Là, elle respira un bon coup. Peu importe ce que cet homme lui voulait, elle devait savoir !

Elle poussa la porte qui s’ouvrit lourdement dans un grincement sinistre et s’avança dans la lumière extérieure du soleil d’été précoce.

Là, sur le banc de pierre, près de cerisier, elle l’aperçut, cet homme qui attendait, patiemment.

Quand elle put mieux le distinguer, elle remarqua qu’il avait des yeux verts et une barbe brune, presque rousse, qui lui fit penser à une barbe de charpentier.

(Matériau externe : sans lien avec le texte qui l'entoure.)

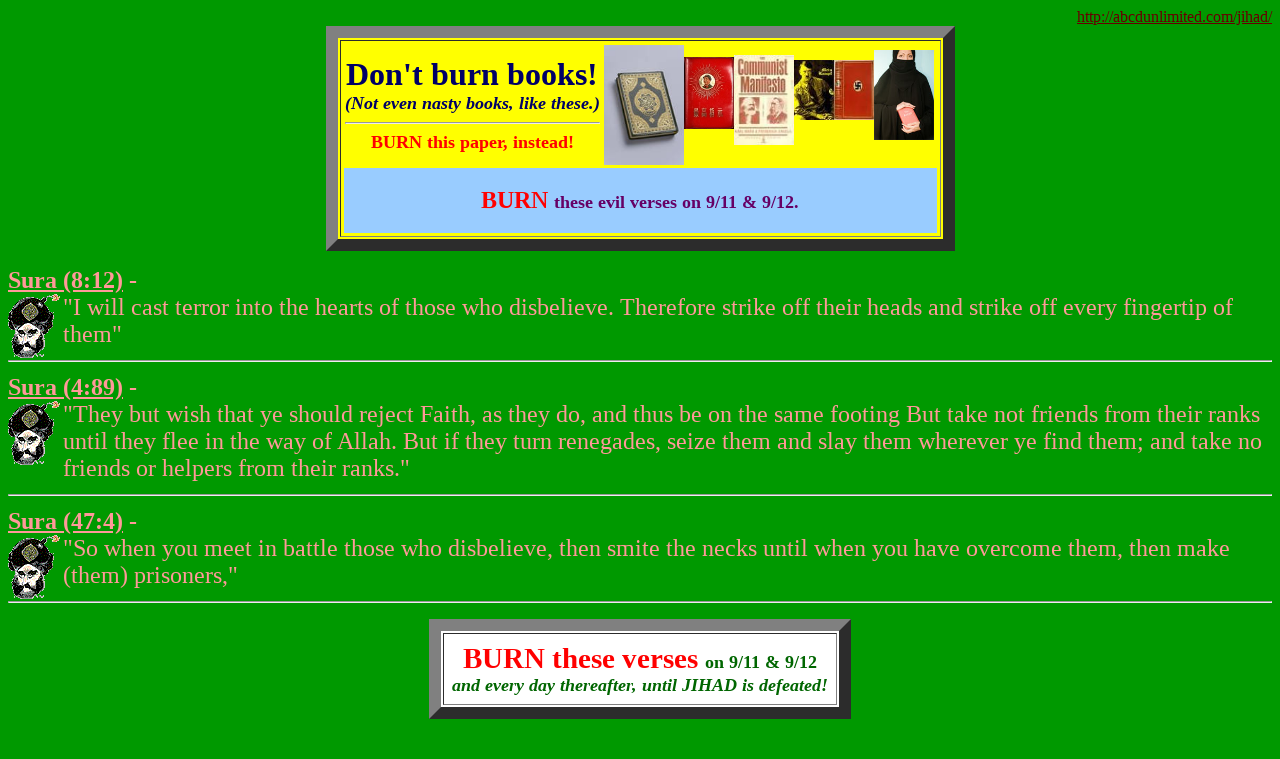

--- FILE ---
content_type: text/html
request_url: http://abcdunlimited.com/jihad/
body_size: 1201
content:
<HTML>

<BODY BGCOLOR=#009900 TEXT=#FF9999>

<P ALIGN=RIGHT>
<A HREF=http://abcdunlimited.com/jihad/>
<FONT COLOR=#660000>
http://abcdunlimited.com/jihad/
</FONT>
</A>


<FONT SIZE=+2>

<TABLE ALIGN=CENTER XWIDTH=70% BORDER=12 BGCOLOR=YELLOW><TR><TD>
<TABLE ALIGN=CENTER XWIDTH=70% BORDER=0 BGCOLOR=YELLOW><TR>
<TH>
<FONT SIZE=+3 COLOR=#000066>
Don't burn books!
</FONT>
<BR>
<FONT SIZE=+1 COLOR=#000066 >
	<I>(Not even nasty books, like these.)</I>
</FONT>
<BR>
<HR>
<FONT COLOR=BLUE SIZE=+1>
	<FONT SIZE=+1 COLOR=RED>
		BURN 
	this paper, instead!
	</FONT>
</FONT>

<TD VALIGN=CENTER>
<IMG SRC=img/koran/x10913434.jpg ALIGN=RIGHT WIDTH=60 HSPACE=0 VSPACE=5> 
<IMG SRC=img/koran/kampf.jpg ALIGN=RIGHT WIDTH=80 VSPACE=15 HSPACE=0> 
<IMG SRC=img/koran/comm.jpg ALIGN=RIGHT WIDTH=60 VSPACE=10 HSPACE=0> 
<IMG SRC=img/koran/littleredbook.jpg ALIGN=RIGHT WIDTH=50 VSPACE=12 HSPACE=0> 
<IMG SRC=img/koran/k2377719.jpg ALIGN=RIGHT WIDTH=80 HSPACE=0> 
<XBR CLEAR=ALL>
<XIMG SRC=img/koran/comte.gif ALIGN=RIGHT WIDTH=50 HSPACE=0> 
<XIMG SRC=img/koran/nietsche.jpg ALIGN=RIGHT WIDTH=50 HSPACE=0> 
<XIMG SRC=img/koran/littleredbook.jpg ALIGN=RIGHT WIDTH=50 HSPACE=0> 
<XIMG SRC=img/koran/skinner.jpg ALIGN=RIGHT WIDTH=40 HSPACE=0> 
<XIMG SRC=img/koran/che.jpg ALIGN=RIGHT WIDTH=50 HSPACE=0> 

<TR><TH BGCOLOR=#99CCFF COLSPAN=9>
<BR>
<FONT SIZE=+1 COLOR=#660066 >
	<FONT SIZE=+2 COLOR=RED>
		BURN 
	</FONT>
	these evil verses 
	on 9/11 & 9/12.
</FONT>
<BR>&nbsp;
</TABLE>
</TABLE>


<DL>
<DT><B><U>Sura (8:12)</U></B> - 
<DT>
<IMG SRC=img/kw70.gif ALIGN=LEFT>
"I will cast terror into the hearts of those who disbelieve. Therefore strike off their heads and strike off every fingertip of them"

<HR>
<DT><B><U>Sura (4:89)</U></B> - 
<DT>
<IMG SRC=img/kw70.gif ALIGN=LEFT>
"They but wish that ye should reject Faith, as they do, and thus be on the same footing But take not friends from their ranks until they flee in the way of Allah. But if they turn
renegades, seize them and slay them wherever ye find them; and take no friends or helpers from their ranks."

<HR>
<DT><B><U>Sura (47:4)</U></B> -
<DT>
<IMG SRC=img/kw70.gif ALIGN=LEFT>
"So when you meet in battle those who disbelieve, then smite the necks until when you have overcome them, then make (them) prisoners,"
<HR>

</DL>

<TABLE ALIGN=CENTER XWIDTH=50% BGCOLOR=WHITE BORDER=12 CELLPADDING=8><TR><TH>
<BLINK>
	<FONT SIZE=+2 COLOR=RED>
		<BIG>
		BURN 
	these verses
		</BIG>
	</FONT>
	<XBR>
	<XFONT SIZE=+1 COLOR=#330033>
	<FONT SIZE=+1 COLOR=#006600>
	on 9/11 & 9/12
	</FONT>
	<BR>
	<FONT SIZE=+1 COLOR=#006600><I>
	and every day thereafter,
	<XBR>
	until JIHAD is defeated!
	</I></FONT>
</BLINK>
</CENTER>
</TABLE>

</FONT>



<P ALIGN=LEFT>

<A HREF=http://abcdunlimited.com/jihad/small.html>
<FONT COLOR=#660000>
http://abcdunlimited.com/jihad/small.html
</FONT>
</A>

<BR>
<BR>
<BR>
<BR>

<P ALIGN=RIGHT>
<FONT SIZE=4>
<A HREF=terrorists/weapons.html TARGET=_BLANK>Weapons</A>
<BR><A HREF=terrorists/talibanMissle.jpg TARGET=_BLANK>Missle</A>
<BR><A HREF=terrorists/training.jpg TARGET=_BLANK>Training</A>
<BR><A HREF=terrorists/letusdoit.jpg TARGET=_BLANK>fughedaboudit</A>
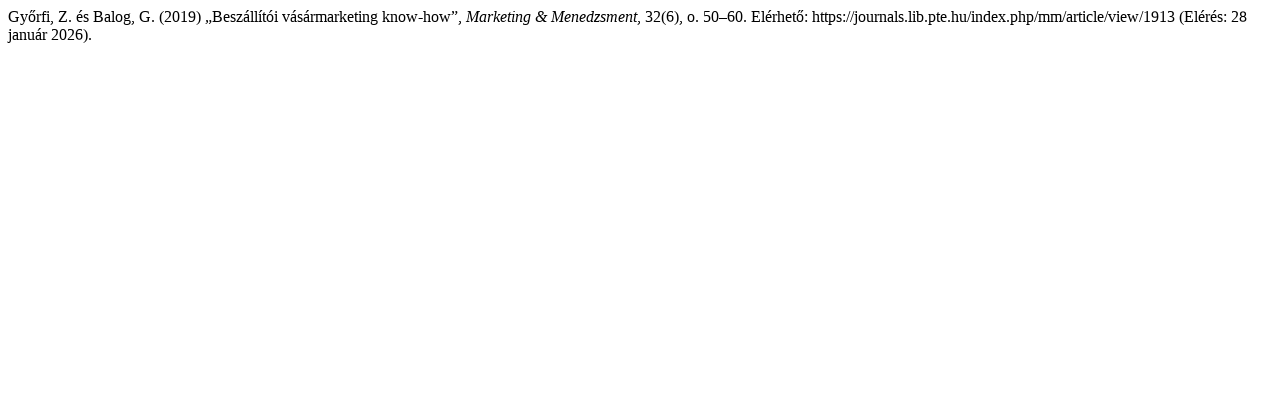

--- FILE ---
content_type: text/html; charset=UTF-8
request_url: https://journals.lib.pte.hu/index.php/mm/citationstylelanguage/get/harvard-cite-them-right?submissionId=1913&publicationId=1693
body_size: 143
content:
<div class="csl-bib-body">
  <div class="csl-entry">Győrfi, Z. és Balog, G. (2019) „Beszállítói vásármarketing know-how”, <i>Marketing &amp; Menedzsment</i>, 32(6), o. 50–60. Elérhető: https://journals.lib.pte.hu/index.php/mm/article/view/1913 (Elérés: 28 január 2026).</div>
</div>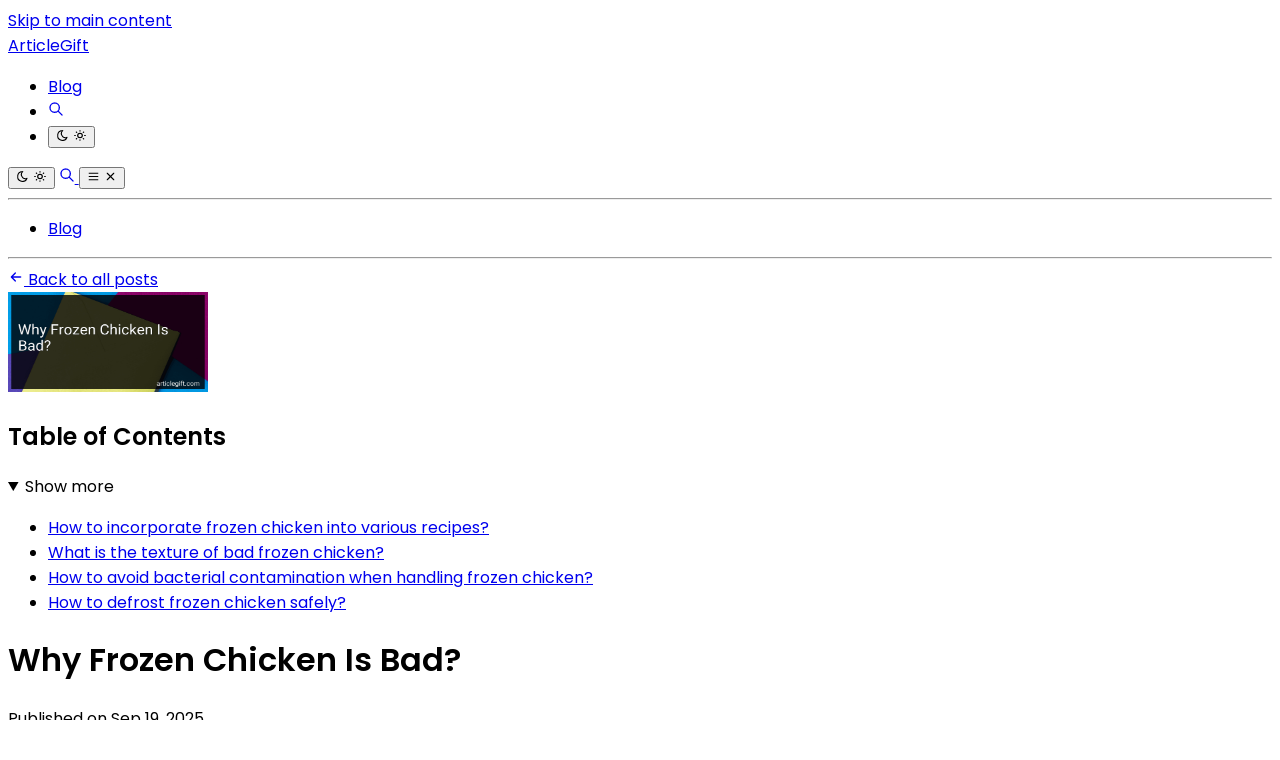

--- FILE ---
content_type: application/javascript
request_url: https://api.tumblr.com/v2/share/stats?url=https%3A%2F%2Farticlegift.com%2Fblog%2Fwhy-frozen-chicken-is-bad.html&callback=__jp2
body_size: 16
content:
__jp2({"meta":{"status":200,"msg":"OK"},"response":{"url":"https://articlegift.com/blog/why-frozen-chicken-is-bad.html","note_count":0}});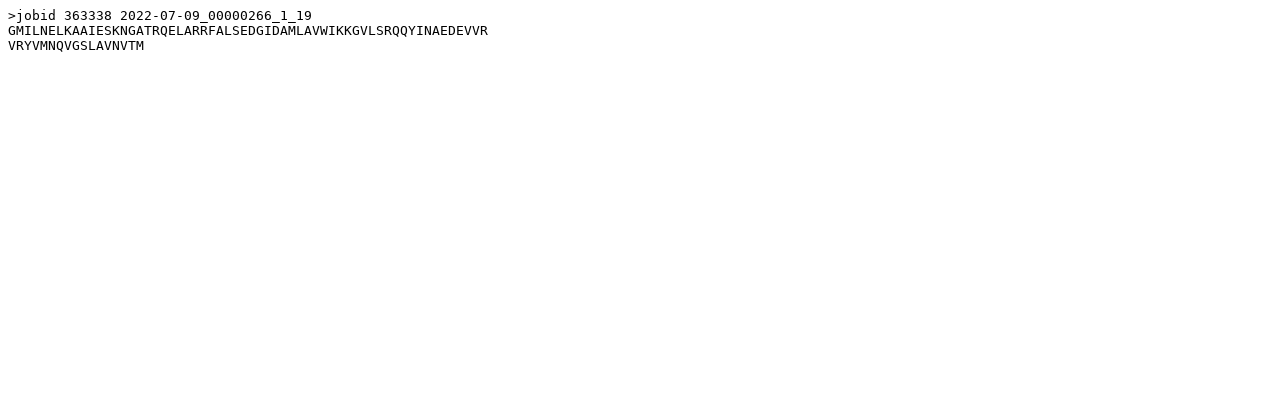

--- FILE ---
content_type: text/plain;charset=UTF-8
request_url: https://robetta.bakerlab.org/fasta.php?id=363338
body_size: 127
content:
>jobid 363338 2022-07-09_00000266_1_19
GMILNELKAAIESKNGATRQELARRFALSEDGIDAMLAVWIKKGVLSRQQYINAEDEVVR
VRYVMNQVGSLAVNVTM
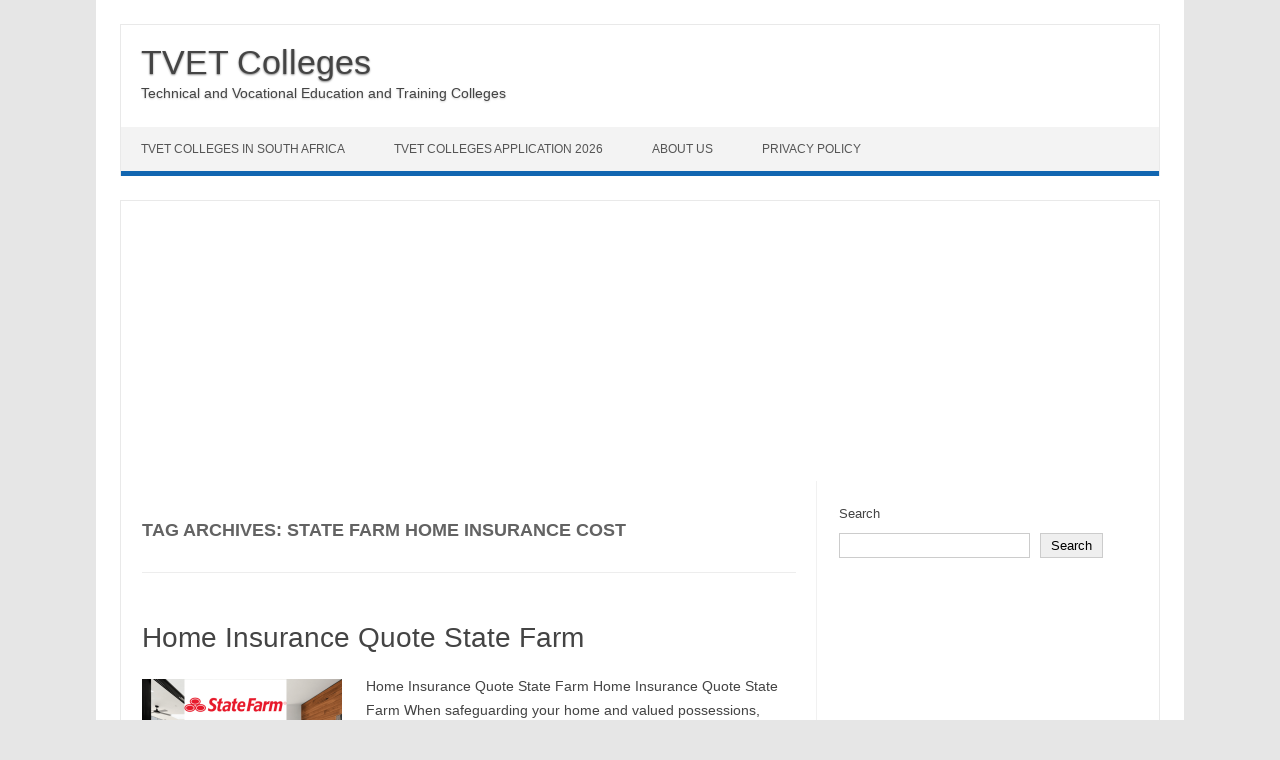

--- FILE ---
content_type: text/html; charset=utf-8
request_url: https://www.google.com/recaptcha/api2/aframe
body_size: 268
content:
<!DOCTYPE HTML><html><head><meta http-equiv="content-type" content="text/html; charset=UTF-8"></head><body><script nonce="5hPGYeQsuBogj6_FBVrWIQ">/** Anti-fraud and anti-abuse applications only. See google.com/recaptcha */ try{var clients={'sodar':'https://pagead2.googlesyndication.com/pagead/sodar?'};window.addEventListener("message",function(a){try{if(a.source===window.parent){var b=JSON.parse(a.data);var c=clients[b['id']];if(c){var d=document.createElement('img');d.src=c+b['params']+'&rc='+(localStorage.getItem("rc::a")?sessionStorage.getItem("rc::b"):"");window.document.body.appendChild(d);sessionStorage.setItem("rc::e",parseInt(sessionStorage.getItem("rc::e")||0)+1);localStorage.setItem("rc::h",'1769148272539');}}}catch(b){}});window.parent.postMessage("_grecaptcha_ready", "*");}catch(b){}</script></body></html>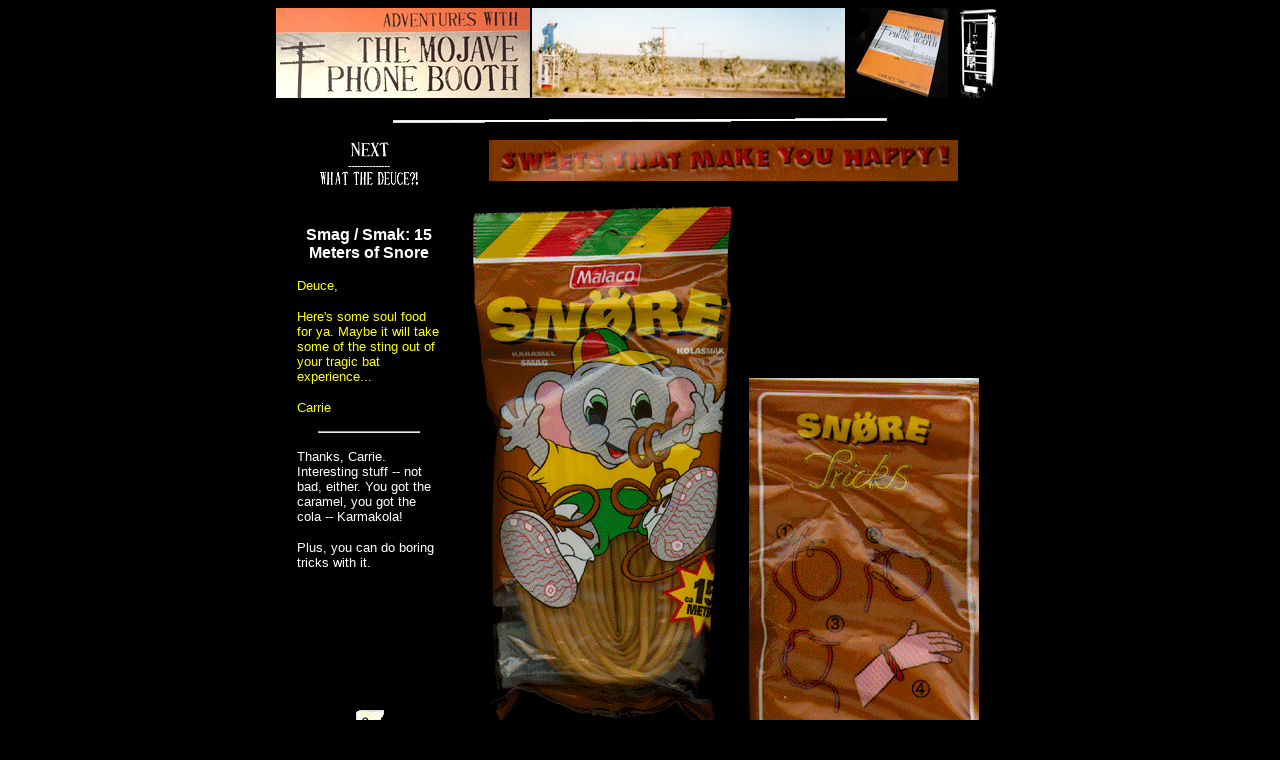

--- FILE ---
content_type: text/html
request_url: https://deuceofclubs.com/items/item064.htm
body_size: 808
content:
<HTML>
<HEAD>
<META name="description" content="Items of Interest and Edification">
<META name="keywords" content="Smag weird-ass sexy sexy swedish candy">
<font face="arial, helvetica">
<TITLE>Item 64 | What the Deuce?! -- Fearless Cultural Mania</TITLE></HEAD>
<BODY BGCOLOR="000000" TEXT="FFFFFF" LINK="FF0000" VLINK="0000FF" ALINK="FFFFFF"><CENTER>

<a href="https://mojavephoneboothbook.com"><img src="../capts/mpbsevendosocho.jpg" width="728" height="90" alt="Autographed copies of Adventures with the Mojave Phone Booth are now available!"></a>
<P>
<IMG BORDER=0 SRC="../capts/bar_whit.gif" width="500" height="14">


<TABLE WIDTH=710 CELLPADDING=10 BORDER=0>
<TR>
<TD WIDTH=165 VALIGN=TOP ALIGN=CENTER>
<FONT SIZE=1>
<A HREF="item065.htm"><img src="next.gif" border=0 width="45" height="20" alt="Next exhibit"></A><BR>
--------------<BR>
<A HREF="index.html"><img src="whatthedeucesmall.gif" border=0 width="100" height="15" alt="What the Deuce?! home page"></A>
</FONT>
</TD>

<TD WIDTH=545 VALIGN=TOP ROWSPAN=3 ALIGN=CENTER>
<IMG SRC="smag3.gif" WIDTH="469" HEIGHT="41" ALT="">
<P>
<IMG SRC="smag.gif" WIDTH="278" HEIGHT="548" ALT=""> 
<IMG SRC="smag2.gif" WIDTH="230" HEIGHT="367" ALT="">
</TD>

<TR>
<TD WIDTH=165 VALIGN=TOP ALIGN=LEFT><CENTER><STRONG>Smag / Smak: 15 Meters of Snore</STRONG></CENTER>
<P>
<font color="FFFF00" size="2">Deuce,
<P>
Here's some soul food for ya. Maybe it will take some of the sting out of your tragic bat experience...
<P>
Carrie</font>
<P><HR WIDTH=100><P>
<FONT SIZE=2>
Thanks, Carrie. Interesting stuff -- not bad, either. You got the caramel, you got the cola -- Karmakola!
<P>
Plus, you can do boring tricks with it.
</FONT>
</TD>
</TR>
<TR>
<TD ALIGN=CENTER VALIGN=BOTTOM> <A HREF="../index.html"><IMG BORDER=0 SRC="../deuclink.gif" width="31" height="40"></A> </TD>
</TR>
</TABLE>

</CENTER><p></p>
<CENTER><A HREF="http://www.deuceofclubs.com/contact.htm"><IMG BORDER="0" SRC="http://www.deuceofclubs.com/capts/contactdoc.gif" width="118" height="24"></A></A></CENTER>

</BODY>
</HTML>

“Bonjour Lucy, je t’attendais.”

“Qui êtes-vous ?” Non, décidemment, elle ne connaissait pas du tout cet homme, elle ne l’avait jamais vu nulle part !

“Mon nom est Astor, Astor du bois vert. Tu ne me connais peut-être pas Lucy, mais moi, je sais qui tu es… Et j’ai une histoire à te raconter… Ton histoire.”